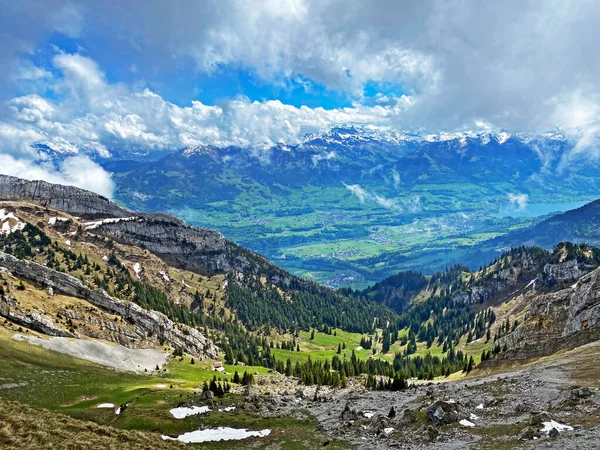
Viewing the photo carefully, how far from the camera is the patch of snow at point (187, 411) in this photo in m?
77.3

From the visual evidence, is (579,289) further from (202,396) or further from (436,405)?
(202,396)

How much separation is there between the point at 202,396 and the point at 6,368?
46.2 meters

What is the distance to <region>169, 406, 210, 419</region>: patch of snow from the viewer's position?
77.3m

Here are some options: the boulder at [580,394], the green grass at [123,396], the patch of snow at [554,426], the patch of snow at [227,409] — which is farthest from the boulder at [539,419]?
the patch of snow at [227,409]

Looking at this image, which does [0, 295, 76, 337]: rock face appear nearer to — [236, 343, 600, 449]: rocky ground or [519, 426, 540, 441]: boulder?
[236, 343, 600, 449]: rocky ground

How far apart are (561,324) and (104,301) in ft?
501

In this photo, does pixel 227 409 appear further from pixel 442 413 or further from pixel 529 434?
pixel 529 434

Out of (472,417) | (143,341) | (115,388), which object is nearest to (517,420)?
(472,417)

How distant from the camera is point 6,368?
95938 mm

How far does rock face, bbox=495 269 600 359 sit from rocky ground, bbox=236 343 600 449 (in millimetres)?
11831

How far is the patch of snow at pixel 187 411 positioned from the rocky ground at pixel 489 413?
857 cm

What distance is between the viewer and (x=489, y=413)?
58.8 m

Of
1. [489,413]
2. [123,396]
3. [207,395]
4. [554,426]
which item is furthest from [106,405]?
[554,426]

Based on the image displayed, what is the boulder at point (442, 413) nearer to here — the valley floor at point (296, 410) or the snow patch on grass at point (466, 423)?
the valley floor at point (296, 410)
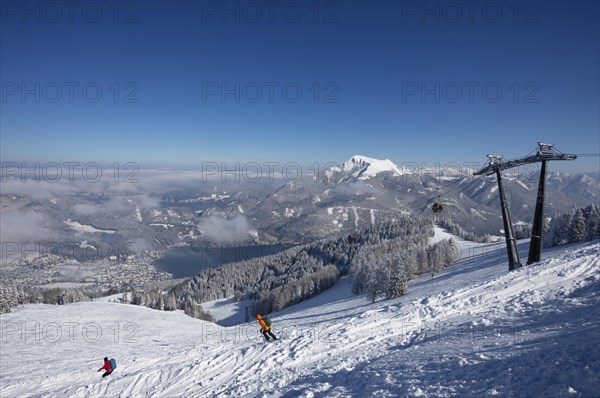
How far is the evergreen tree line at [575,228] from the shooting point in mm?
49906

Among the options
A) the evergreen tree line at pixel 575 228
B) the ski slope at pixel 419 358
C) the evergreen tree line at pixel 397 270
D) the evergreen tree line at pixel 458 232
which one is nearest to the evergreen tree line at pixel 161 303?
the evergreen tree line at pixel 397 270

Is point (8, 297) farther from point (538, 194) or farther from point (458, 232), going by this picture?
point (458, 232)

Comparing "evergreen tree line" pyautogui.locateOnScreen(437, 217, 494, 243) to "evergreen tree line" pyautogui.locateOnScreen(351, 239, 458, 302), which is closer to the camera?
"evergreen tree line" pyautogui.locateOnScreen(351, 239, 458, 302)

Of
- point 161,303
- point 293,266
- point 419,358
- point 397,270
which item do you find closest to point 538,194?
point 419,358

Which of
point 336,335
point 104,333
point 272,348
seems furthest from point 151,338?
point 336,335

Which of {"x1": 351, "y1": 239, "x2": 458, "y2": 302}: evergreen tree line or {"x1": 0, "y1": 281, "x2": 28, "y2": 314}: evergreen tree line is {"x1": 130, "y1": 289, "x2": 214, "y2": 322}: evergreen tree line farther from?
{"x1": 351, "y1": 239, "x2": 458, "y2": 302}: evergreen tree line

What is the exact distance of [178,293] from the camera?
12719 centimetres

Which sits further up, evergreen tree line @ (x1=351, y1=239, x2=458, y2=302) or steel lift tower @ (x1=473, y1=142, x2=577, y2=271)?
steel lift tower @ (x1=473, y1=142, x2=577, y2=271)

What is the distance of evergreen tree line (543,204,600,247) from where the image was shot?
49906 mm

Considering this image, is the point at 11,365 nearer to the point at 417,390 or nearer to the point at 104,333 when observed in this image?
the point at 104,333

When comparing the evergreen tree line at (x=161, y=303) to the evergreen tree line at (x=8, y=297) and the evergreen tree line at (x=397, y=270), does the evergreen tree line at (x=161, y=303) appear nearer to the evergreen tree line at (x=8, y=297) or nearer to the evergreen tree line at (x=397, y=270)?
the evergreen tree line at (x=8, y=297)

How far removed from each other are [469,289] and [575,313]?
27.1ft

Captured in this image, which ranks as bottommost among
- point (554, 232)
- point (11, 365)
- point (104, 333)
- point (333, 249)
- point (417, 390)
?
point (333, 249)

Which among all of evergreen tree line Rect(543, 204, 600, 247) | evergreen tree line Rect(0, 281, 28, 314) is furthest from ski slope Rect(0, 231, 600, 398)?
evergreen tree line Rect(543, 204, 600, 247)
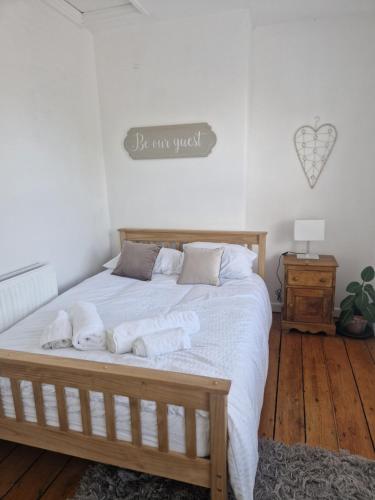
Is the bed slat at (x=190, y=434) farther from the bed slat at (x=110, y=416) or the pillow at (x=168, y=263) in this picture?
the pillow at (x=168, y=263)

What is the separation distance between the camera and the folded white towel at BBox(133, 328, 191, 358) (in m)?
1.53

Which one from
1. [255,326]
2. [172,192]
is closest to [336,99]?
[172,192]

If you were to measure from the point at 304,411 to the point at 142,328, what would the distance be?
3.77 feet

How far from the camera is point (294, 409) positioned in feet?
6.69

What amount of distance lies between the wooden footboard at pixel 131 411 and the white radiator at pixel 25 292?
713 mm

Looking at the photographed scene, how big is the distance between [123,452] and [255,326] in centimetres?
96

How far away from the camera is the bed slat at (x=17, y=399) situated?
4.78 feet

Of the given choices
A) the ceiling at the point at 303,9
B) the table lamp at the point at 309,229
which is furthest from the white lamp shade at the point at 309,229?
the ceiling at the point at 303,9

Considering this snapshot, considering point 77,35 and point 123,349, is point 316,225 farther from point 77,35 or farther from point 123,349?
point 77,35

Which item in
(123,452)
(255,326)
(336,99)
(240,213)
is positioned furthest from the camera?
(240,213)

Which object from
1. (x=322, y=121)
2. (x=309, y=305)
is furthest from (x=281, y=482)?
(x=322, y=121)

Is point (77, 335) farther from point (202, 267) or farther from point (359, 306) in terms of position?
point (359, 306)

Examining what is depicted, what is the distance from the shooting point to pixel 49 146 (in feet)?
8.61

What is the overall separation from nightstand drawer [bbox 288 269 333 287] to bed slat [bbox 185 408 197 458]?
1.90 m
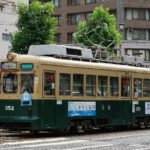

────────

What you should do: Can you render all of the items above as a numbered list, dropping the blank lines and leaving the pictures out?

Answer to this exercise:
1. Viewing the photo carefully, how far from the camera is the patch of snow at point (187, 411) in this photo in m?
2. 77.3
3. From the visual evidence, is (579,289) further from (202,396) or further from (436,405)?
4. (202,396)
5. How much separation is there between the point at 202,396 and the point at 6,368?
6. 46.2 meters
7. What is the distance to <region>169, 406, 210, 419</region>: patch of snow from the viewer's position?
8. 77.3m
9. Here are some options: the boulder at [580,394], the green grass at [123,396], the patch of snow at [554,426], the patch of snow at [227,409] — which is farthest from the boulder at [539,419]?
10. the patch of snow at [227,409]
11. Looking at this image, which does [0, 295, 76, 337]: rock face appear nearer to — [236, 343, 600, 449]: rocky ground or [519, 426, 540, 441]: boulder?
12. [236, 343, 600, 449]: rocky ground
13. How far apart are (561,324) and (104,301) in ft?
14. 501
15. In this photo, does pixel 227 409 appear further from pixel 442 413 or further from pixel 529 434?
16. pixel 529 434
17. Out of (472,417) | (143,341) | (115,388), which object is nearest to (517,420)?
18. (472,417)
19. How distant from the camera is point 6,368?
20. 95938 mm
21. How far does rock face, bbox=495 269 600 359 sit from rocky ground, bbox=236 343 600 449 (in millimetres)?
22. 11831
23. How far is the patch of snow at pixel 187 411 positioned from the rocky ground at pixel 489 413?
24. 857 cm
25. What distance is between the viewer and (x=489, y=413)?
26. 58.8 m
27. Of
28. 1. [489,413]
29. 2. [123,396]
30. 3. [207,395]
31. 4. [554,426]
32. which item is furthest from [106,405]?
33. [554,426]
34. Based on the image displayed, what is the boulder at point (442, 413) nearer to here — the valley floor at point (296, 410) or the snow patch on grass at point (466, 423)?
35. the valley floor at point (296, 410)
36. How far is the evergreen tree line at [575,228] from the shooting point in mm?
37. 49906
38. Among the options
39. A) the evergreen tree line at pixel 575 228
40. B) the ski slope at pixel 419 358
41. C) the evergreen tree line at pixel 397 270
42. D) the evergreen tree line at pixel 458 232
43. which one is nearest to the evergreen tree line at pixel 161 303?
44. the evergreen tree line at pixel 397 270
45. Is point (8, 297) farther from point (538, 194) or farther from point (458, 232), going by this picture?
46. point (458, 232)
47. Comparing "evergreen tree line" pyautogui.locateOnScreen(437, 217, 494, 243) to "evergreen tree line" pyautogui.locateOnScreen(351, 239, 458, 302), which is closer to the camera?
48. "evergreen tree line" pyautogui.locateOnScreen(351, 239, 458, 302)
49. Of
50. - point 161,303
51. - point 293,266
52. - point 419,358
53. - point 397,270
54. which item do you find closest to point 538,194?
55. point 419,358
56. Which of
57. point 336,335
58. point 104,333
59. point 272,348
60. seems furthest from point 151,338?
61. point 336,335
62. Which of {"x1": 351, "y1": 239, "x2": 458, "y2": 302}: evergreen tree line or {"x1": 0, "y1": 281, "x2": 28, "y2": 314}: evergreen tree line is {"x1": 130, "y1": 289, "x2": 214, "y2": 322}: evergreen tree line farther from?
63. {"x1": 351, "y1": 239, "x2": 458, "y2": 302}: evergreen tree line
64. What is the exact distance of [178,293] from the camera?
65. 12719 centimetres
66. Which sits further up, evergreen tree line @ (x1=351, y1=239, x2=458, y2=302) or steel lift tower @ (x1=473, y1=142, x2=577, y2=271)?
67. steel lift tower @ (x1=473, y1=142, x2=577, y2=271)
68. What is the distance of evergreen tree line (543,204,600,247) from where the image was shot?
69. 49906 mm
70. Considering this image, is the point at 11,365 nearer to the point at 417,390 or nearer to the point at 104,333 when observed in this image?
71. the point at 104,333
72. When comparing the evergreen tree line at (x=161, y=303) to the evergreen tree line at (x=8, y=297) and the evergreen tree line at (x=397, y=270), does the evergreen tree line at (x=161, y=303) appear nearer to the evergreen tree line at (x=8, y=297) or nearer to the evergreen tree line at (x=397, y=270)?
73. the evergreen tree line at (x=8, y=297)
74. How far removed from each other are [469,289] and [575,313]?
75. 27.1ft
76. Captured in this image, which ranks as bottommost among
77. - point (554, 232)
78. - point (11, 365)
79. - point (104, 333)
80. - point (333, 249)
81. - point (417, 390)
82. ?
83. point (333, 249)
84. Which among all of evergreen tree line Rect(543, 204, 600, 247) | evergreen tree line Rect(0, 281, 28, 314) is furthest from ski slope Rect(0, 231, 600, 398)?
85. evergreen tree line Rect(543, 204, 600, 247)
86. Is the bed slat at (x=190, y=434) farther from the bed slat at (x=110, y=416) or the pillow at (x=168, y=263) in this picture?
87. the pillow at (x=168, y=263)
88. What is the separation distance between the camera and the folded white towel at BBox(133, 328, 191, 358) (in m)?
89. 1.53
90. Which one from
91. 1. [255,326]
92. 2. [172,192]
93. is closest to [336,99]?
94. [172,192]
95. If you were to measure from the point at 304,411 to the point at 142,328, what would the distance be?
96. 3.77 feet
97. How far from the camera is point (294, 409) positioned in feet?
98. 6.69
99. What amount of distance lies between the wooden footboard at pixel 131 411 and the white radiator at pixel 25 292?
100. 713 mm
101. Looking at the photographed scene, how big is the distance between [123,452] and [255,326] in centimetres?
102. 96
103. How far away from the camera is the bed slat at (x=17, y=399) situated?
104. 4.78 feet
105. Of the given choices
106. A) the ceiling at the point at 303,9
107. B) the table lamp at the point at 309,229
108. which is furthest from the white lamp shade at the point at 309,229?
109. the ceiling at the point at 303,9
110. Considering this snapshot, considering point 77,35 and point 123,349, is point 316,225 farther from point 77,35 or farther from point 123,349?
111. point 77,35
112. Which item in
113. (123,452)
114. (255,326)
115. (336,99)
116. (240,213)
117. is positioned furthest from the camera?
118. (240,213)
119. Which object from
120. 1. (x=322, y=121)
121. 2. (x=309, y=305)
122. is furthest from (x=281, y=482)?
123. (x=322, y=121)
124. Is point (77, 335) farther from point (202, 267) or farther from point (359, 306) in terms of position?
125. point (359, 306)
126. Examining what is depicted, what is the distance from the shooting point to pixel 49 146 (in feet)?
127. 8.61
128. What is the overall separation from nightstand drawer [bbox 288 269 333 287] to bed slat [bbox 185 408 197 458]?
129. 1.90 m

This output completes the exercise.